European Central Bank (ECB) president Mario Draghi said on Tuesday that risks to the Euro zone economy have increased and warned of heightened uncertainty weighing on confidence and sentiment.
But he said governments needed to act to solve the debt crisis. It is not right for monetary policy to fill other institutions' lack of action.
He added that European leaders have to sketch out a vision of how the Euro will work in the future, stressing that its benefits should not be underestimated.
In the next European Council, what we expect is a clarification of this vision Draghi told the ECB regular monthly briefing, referring to a meeting of EU leaders on June 28-29 devoted to the future of the single currency.
Draghi, along with EU President Herman Van Rompuy, head of the Euro zone of finance ministers Jean-Claude Juncker and European Commission chief Jose Manuel Barroso have been tasked with forming a master-plan for the zone's future.
The ECB head denied that contributing to this political work would compromise the bank's cherished independence. It's better to be part of the outcome rather than be outside the process, Draghi said.
Some had hoped that Dragui would signal a new round of long-term loans to banks - a policy which is seen as having avoided a new credit crisis in Europe.
Under this three-year loan program, the ECB injected 1trilion Euros into the financial system in February and December 2011.

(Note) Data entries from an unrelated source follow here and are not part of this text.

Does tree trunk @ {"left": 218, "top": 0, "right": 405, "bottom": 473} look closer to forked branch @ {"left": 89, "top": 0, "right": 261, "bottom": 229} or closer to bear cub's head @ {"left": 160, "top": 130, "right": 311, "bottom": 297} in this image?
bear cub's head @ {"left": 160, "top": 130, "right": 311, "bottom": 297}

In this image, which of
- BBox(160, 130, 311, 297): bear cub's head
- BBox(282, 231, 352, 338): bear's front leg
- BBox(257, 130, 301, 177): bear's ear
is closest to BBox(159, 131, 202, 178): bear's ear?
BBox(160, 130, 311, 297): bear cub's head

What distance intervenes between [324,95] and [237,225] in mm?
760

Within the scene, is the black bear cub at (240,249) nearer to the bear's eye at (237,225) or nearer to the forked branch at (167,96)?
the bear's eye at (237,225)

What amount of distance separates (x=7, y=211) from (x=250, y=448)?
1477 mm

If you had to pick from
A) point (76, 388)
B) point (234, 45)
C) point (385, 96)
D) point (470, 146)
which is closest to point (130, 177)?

He said that, despite the continuing crisis in the Euro zone, there was no guarantee that such a move would be effective if the problems were due to government policy, rather than a lack of liquidity.
Some of the problems in the Euro area have nothing to do with monetary policy, he said.
But he said that banks would continue to have access to all the short-term liquidity (one week, one month or three months) they wanted through fixed-rate ECB loans until at least 15 January next year.
He had previously said that the unlimited funds would be available until 10 July.
Draghi also said that the decision by the ECB to leave Euro zone rates unchanged at 1% had not been unanimous, with some members backing a rate cut.
Earlier, official figures had confirmed that the Euro zone recorded zero growth in the first three months of the year.
The ECB also released its latest quarterly economic forecasts of growth and inflation.
Its growth forecast for 2012 was unchanged at a range of between -0.5% and 0.3%, and there was some surprise among analysts that the prediction had not been cut. The inflation forecast was narrowed from between 2.1% and 2.7% to between 2.3% and 2.5%.
The Euro fell against the dollar during Draghi's news conference, on the news that the decision to keep rates on hold had not been unanimous, but then recovered.